Im Zuge der überwältigenden Erfolge von asiatischen Kampfkunststreifen mit historischem Einschlag wie Ang Lees "Tiger and Dragon" oder Zhang Yimous "Hero" schwappten eine Menge an ähnlich gearteten Filmen über in unsere westlicheren Gefilde. Einige, wie das unsägliche "Wu-Ji- Reiter der Winde" schafften es sogar ins Kino und auch abseits der großen Leinwand dachten sich einige, man müsse dem Asienfilmkult Rechnung tragen und neue Labels/-ableger gründen, die sich nur dem asiatischen Film verschreiben. Auch Splendid Entertainment hat mit "Amazia" eine Reihe ins Leben gerufen, die sich des fernen Ostens annimmt, in der auch "Ip Man" erschien.
In "Ip Man" geht es um eben diesen, der zu Lebzeiten der wohl bekannteste und beste Wing-Chung (oder Wing-Tsung) Lehrmeister und auch der Meister von Bruce Lee war. Der Film gewährt einen Einblick in sein Leben vor und während der Besetzung Chinas durch die Japaner während des zweiten Weltkriegs. Dabei sind auf der positiven Seite eine sehr gelungene Kameraarbeit und eine großartige Kampfchoreographie zu vermelden, die Wing-Chung in einer wohl noch nie im Film zuvor gesehenen Ausführlichkeit darstellt und sich somit vom Standard abzuheben vermag. Das sollte auch nicht verwundern, ist doch der Action Director der allseits bekannte Sammo Hung, der damit auch verantwortlich zeichnen dürfte, dass in den Kämpfen eine gesunde Mischung aus Wirework und Non-Wirework-Elementen zum Einsatz kommen. Und auch Donnie Yen als Ip Man weiß durch eine allgegenwärtige ehrwürdige Ausstrahlung zu überzeugen und den Zuschauer an sich zu binden.

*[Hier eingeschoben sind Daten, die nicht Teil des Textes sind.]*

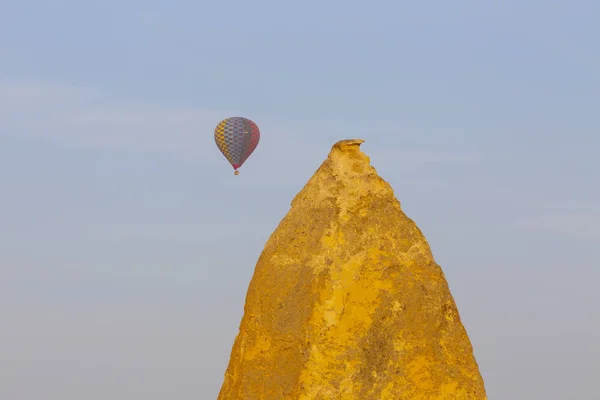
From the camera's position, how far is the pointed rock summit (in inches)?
622

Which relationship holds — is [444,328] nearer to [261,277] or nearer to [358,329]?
[358,329]

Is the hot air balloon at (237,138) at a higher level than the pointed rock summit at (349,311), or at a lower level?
higher

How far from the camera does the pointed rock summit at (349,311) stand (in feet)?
51.8

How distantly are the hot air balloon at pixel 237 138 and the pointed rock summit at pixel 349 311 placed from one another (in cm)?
2290

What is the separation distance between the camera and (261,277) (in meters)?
16.4

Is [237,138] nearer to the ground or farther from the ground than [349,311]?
farther from the ground

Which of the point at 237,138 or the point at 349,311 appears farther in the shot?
the point at 237,138

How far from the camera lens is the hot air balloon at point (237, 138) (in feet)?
130

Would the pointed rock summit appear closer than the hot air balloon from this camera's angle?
Yes

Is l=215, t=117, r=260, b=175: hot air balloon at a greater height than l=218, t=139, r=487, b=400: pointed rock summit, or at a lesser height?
greater

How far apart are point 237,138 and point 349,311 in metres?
24.2

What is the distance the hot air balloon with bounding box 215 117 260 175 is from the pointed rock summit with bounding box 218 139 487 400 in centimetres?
2290

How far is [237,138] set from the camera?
39781 mm

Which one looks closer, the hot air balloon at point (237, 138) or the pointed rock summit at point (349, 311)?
the pointed rock summit at point (349, 311)
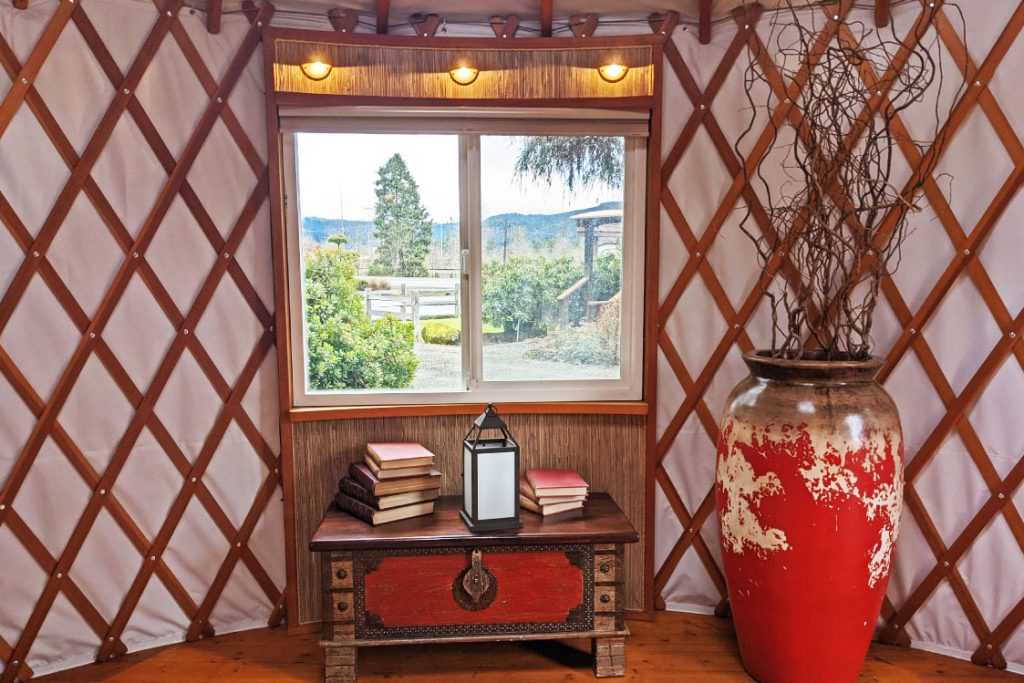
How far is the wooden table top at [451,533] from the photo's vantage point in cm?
174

Durch die starke Fokussierung auf eine einzige historische Figur tritt der Film jedoch auch in so einige Fettnäpfchen: Die Nebenfiguren sind schlichtweg solche und werden nicht großartig charakterisiert und bekommen bisweilen, wie im Falle von Mans Frau, auch sehr schwache Texte in den Mund gelegt (was vielleicht der Übersetzung geschuldet sein könnte). Da der Film auch nur aus einer Perspektive (der der Chinesen bzw. Ip Mans) erzählt wird, ist auch eine durchaus deutlich anti-japanische Stimmung vorhanden, wenngleich dem großen Antagonisten im Film durchaus Kämpferehre zugesprochen wird. Ferner wird dadurch auch der Hauptprotagonist ein wenig zu sehr auf romantische Art und Weise zum (National-)Helden verklärt, doch inwieweit das historisch korrekt ist, bleibt zunächst einmal offen nach Sichtung des Films. Was dann noch letztendlich verhindert, dass "Ip Man" wahre Größe erreichen kann ist seine teils sehr episodische und große Sprünge machende Erzählung, die den Verdacht aufkommen lässt, dass (wie so oft) die Handlung für das westliche Publikum gestrafft wurde. Stattdessen gibt es mitunter voice-over Kommentare und (chinesische) Texteinblendungen, die als Bindeglied fungieren sollen, was aber nur bedingt zufrieden stellt, ebenso wenig wie die teils kitschig-rührselige Inszenierung. "Ip Man" hatte auf jeden Fall großes Potenzial, welches aber leider nicht konsequent genutzt wurde, wie es einige einzelne Szenen, wie die, in der Ip Man es mit 10 Japanern aufnimmt, dramaturgisch eindrucksvoll zeigen.
Somit ist auch dieser Streifen nur einer unter vielen.